Les positions politiques se durcissent dans de nombreux pays européens, soufflant sur les braises idéologiques de partisans frustrés, excitant l’esprit soudard de plus d’un quidam, figeant des personnes, que l’on aurait supposées être formées à la philosophie de nos démocraties occidentales, dans des dynamiques déterministes et intransigeantes.

Cet atavisme clanique, forgé sur l’enclume de l’ignorance et du populisme, exhortant au repli identitaire et prétendant à des guerres de race en leur donnant pour nom Histoire, fait naître dans son sillage une autre pulsion discriminante bien plus intime, ayant pour objet les femmes.

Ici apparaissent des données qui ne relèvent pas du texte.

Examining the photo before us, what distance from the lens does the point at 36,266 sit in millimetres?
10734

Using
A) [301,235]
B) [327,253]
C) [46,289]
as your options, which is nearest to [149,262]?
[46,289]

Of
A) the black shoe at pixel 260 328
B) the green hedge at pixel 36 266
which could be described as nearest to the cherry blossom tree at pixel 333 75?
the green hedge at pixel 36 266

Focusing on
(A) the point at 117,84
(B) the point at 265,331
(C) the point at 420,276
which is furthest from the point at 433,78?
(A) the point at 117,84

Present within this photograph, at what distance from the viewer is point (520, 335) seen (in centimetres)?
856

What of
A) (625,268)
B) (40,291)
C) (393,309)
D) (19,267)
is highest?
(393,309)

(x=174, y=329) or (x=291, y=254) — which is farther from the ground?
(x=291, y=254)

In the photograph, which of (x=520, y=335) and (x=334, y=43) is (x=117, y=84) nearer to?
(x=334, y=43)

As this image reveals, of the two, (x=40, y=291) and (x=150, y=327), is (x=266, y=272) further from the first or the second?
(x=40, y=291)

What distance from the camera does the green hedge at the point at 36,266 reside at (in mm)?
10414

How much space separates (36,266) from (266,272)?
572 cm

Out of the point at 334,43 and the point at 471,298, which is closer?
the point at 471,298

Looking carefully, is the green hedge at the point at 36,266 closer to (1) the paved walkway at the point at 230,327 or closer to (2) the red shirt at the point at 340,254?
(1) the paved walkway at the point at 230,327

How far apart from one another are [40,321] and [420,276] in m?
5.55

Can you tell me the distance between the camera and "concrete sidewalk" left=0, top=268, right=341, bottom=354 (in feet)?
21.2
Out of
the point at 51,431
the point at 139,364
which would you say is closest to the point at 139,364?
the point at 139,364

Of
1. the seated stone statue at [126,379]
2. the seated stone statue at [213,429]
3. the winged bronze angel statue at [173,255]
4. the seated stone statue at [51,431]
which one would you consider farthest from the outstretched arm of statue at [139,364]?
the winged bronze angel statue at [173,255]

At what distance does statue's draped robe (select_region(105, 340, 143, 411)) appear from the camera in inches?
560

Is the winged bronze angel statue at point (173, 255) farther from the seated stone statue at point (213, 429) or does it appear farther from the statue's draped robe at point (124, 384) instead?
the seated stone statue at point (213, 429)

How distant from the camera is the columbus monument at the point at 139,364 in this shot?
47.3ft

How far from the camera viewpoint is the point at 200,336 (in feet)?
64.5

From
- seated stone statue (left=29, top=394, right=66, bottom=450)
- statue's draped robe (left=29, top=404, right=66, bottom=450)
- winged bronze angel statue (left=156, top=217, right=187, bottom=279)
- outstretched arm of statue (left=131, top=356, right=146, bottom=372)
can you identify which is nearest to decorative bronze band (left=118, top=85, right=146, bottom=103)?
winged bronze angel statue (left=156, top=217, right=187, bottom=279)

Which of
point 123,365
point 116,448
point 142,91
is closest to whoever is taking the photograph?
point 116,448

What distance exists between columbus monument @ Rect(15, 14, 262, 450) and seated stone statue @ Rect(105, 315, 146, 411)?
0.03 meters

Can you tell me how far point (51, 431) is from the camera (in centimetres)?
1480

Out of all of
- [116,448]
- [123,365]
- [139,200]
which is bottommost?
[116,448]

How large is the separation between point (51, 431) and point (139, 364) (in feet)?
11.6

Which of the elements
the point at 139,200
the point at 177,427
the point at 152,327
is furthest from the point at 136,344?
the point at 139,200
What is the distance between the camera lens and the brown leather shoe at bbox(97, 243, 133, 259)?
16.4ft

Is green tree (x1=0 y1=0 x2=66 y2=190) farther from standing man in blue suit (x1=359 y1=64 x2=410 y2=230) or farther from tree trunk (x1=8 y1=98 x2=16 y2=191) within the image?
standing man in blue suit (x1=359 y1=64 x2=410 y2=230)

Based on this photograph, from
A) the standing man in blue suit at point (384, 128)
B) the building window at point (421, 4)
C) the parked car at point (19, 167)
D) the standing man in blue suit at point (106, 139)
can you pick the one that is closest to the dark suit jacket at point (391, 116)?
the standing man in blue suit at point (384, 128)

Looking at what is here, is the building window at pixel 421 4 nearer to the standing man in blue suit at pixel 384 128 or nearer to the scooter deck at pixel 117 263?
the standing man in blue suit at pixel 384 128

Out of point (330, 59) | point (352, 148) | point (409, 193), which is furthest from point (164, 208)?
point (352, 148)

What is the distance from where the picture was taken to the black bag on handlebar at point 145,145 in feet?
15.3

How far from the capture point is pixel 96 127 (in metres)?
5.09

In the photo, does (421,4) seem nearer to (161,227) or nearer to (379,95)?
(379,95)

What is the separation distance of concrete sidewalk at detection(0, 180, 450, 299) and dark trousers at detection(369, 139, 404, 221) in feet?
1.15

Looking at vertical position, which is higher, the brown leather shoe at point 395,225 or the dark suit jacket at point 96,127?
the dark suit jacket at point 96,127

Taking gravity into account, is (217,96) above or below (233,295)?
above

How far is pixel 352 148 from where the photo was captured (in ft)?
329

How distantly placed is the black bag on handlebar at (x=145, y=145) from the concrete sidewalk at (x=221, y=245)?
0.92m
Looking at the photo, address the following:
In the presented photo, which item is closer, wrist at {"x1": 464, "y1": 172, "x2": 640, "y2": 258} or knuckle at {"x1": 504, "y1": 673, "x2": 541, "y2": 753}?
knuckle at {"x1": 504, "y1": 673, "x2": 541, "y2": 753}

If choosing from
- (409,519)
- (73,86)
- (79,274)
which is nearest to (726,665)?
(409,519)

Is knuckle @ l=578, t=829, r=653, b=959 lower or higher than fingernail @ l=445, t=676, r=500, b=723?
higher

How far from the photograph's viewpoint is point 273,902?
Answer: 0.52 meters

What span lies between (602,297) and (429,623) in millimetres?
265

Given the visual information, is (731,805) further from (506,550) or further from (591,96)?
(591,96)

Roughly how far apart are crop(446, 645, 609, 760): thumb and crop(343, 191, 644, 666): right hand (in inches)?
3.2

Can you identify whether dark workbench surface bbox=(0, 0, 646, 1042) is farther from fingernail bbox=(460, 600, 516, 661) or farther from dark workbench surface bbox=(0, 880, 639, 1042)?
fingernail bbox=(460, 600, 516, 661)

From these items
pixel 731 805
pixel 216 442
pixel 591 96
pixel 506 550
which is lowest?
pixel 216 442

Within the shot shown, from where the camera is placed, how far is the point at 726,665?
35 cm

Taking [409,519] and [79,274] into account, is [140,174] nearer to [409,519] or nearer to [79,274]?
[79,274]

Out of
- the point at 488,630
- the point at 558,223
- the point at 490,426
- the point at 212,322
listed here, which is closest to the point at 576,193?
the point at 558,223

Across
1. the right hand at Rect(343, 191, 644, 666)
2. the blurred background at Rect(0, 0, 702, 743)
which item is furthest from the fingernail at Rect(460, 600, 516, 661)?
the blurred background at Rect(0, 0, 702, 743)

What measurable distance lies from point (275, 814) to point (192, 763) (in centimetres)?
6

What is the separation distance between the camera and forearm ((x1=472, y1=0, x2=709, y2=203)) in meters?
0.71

L’avènement d’un autoritarisme américain renvoyant dans les cordes la liberté pour les femmes d’avorter, femmes dont on prétend par ailleurs défendre l’indépendance au travers d’un encouragement entrepreneurial suggéré par le gouvernement canadien, reflète une vision que la Russie ne désavouerait certainement pas. Une Russie qui vient, sous la pression de l’Église orthodoxe, de légitimer les maris battant leur femme en dépénalisant leur violence, pour « éviter la destruction de la famille ». Ne doutons pas que ces exemples ne manqueront pas de pousser certains hommes à s’émanciper de principes difficilement acquis au cours du XXe siècle et vécus comme le joug d’un cadre politiquement correct artificiellement imposé. La Hongrie et la Pologne n’ont-elles d’ailleurs pas vu également au cours de ces derniers temps des tentatives pour interdire l’avortement[1] ?

À la trappe, donc, les 10’000 femmes russes qui succombent chaque année aux coups de leur « tendre moitié », aux oubliettes ce million d’Américaines qui avortent chaque année. Quant aux femmes musulmanes, indiennes ou d’ethnies exotiques, que dire de l’intérêt qu’elles pourraient bien revêtir aux yeux de nos cadors forts en gueule et en poing face à plus frêle ?

Certes, nos démocraties européennes – puisqu’il devient difficile de parler de démocraties occidentales – laissent toujours à la femme son droit à l’auto déterminisme. Mais si celle-ci n’a souvent que faire des « e » à la fin des mots que le Littré et le Larousse ont jadis figé dans une posture couillue, elle est évidemment beaucoup plus sensible au harcèlement auquel elle est si souvent confrontée. Un article récent du Temps le démontrait[2], corroboré par un second article du magazine La Cité[3]. Bien sûr, nous sommes loin de ces malheureuses réduites en esclavage dans un Proche-Orient rendu à toutes les abominations, et nous peinons à mesurer la mécanique de régression qui dicte sa marche prussienne dans un nombre grandissant de sociétés, et dont les rouages broient de plus en plus d’individus. Mais il ne fait aucune doute que de toutes les communautés, la plus asservie ne sera pas celle se réclamant d’une croyance ou d’une autre, ou celle ayant adopté une idéologie minoritaire, mais bien cette moitié de l’humanité que constituent nos mères, nos femmes, nos sœurs et nos filles.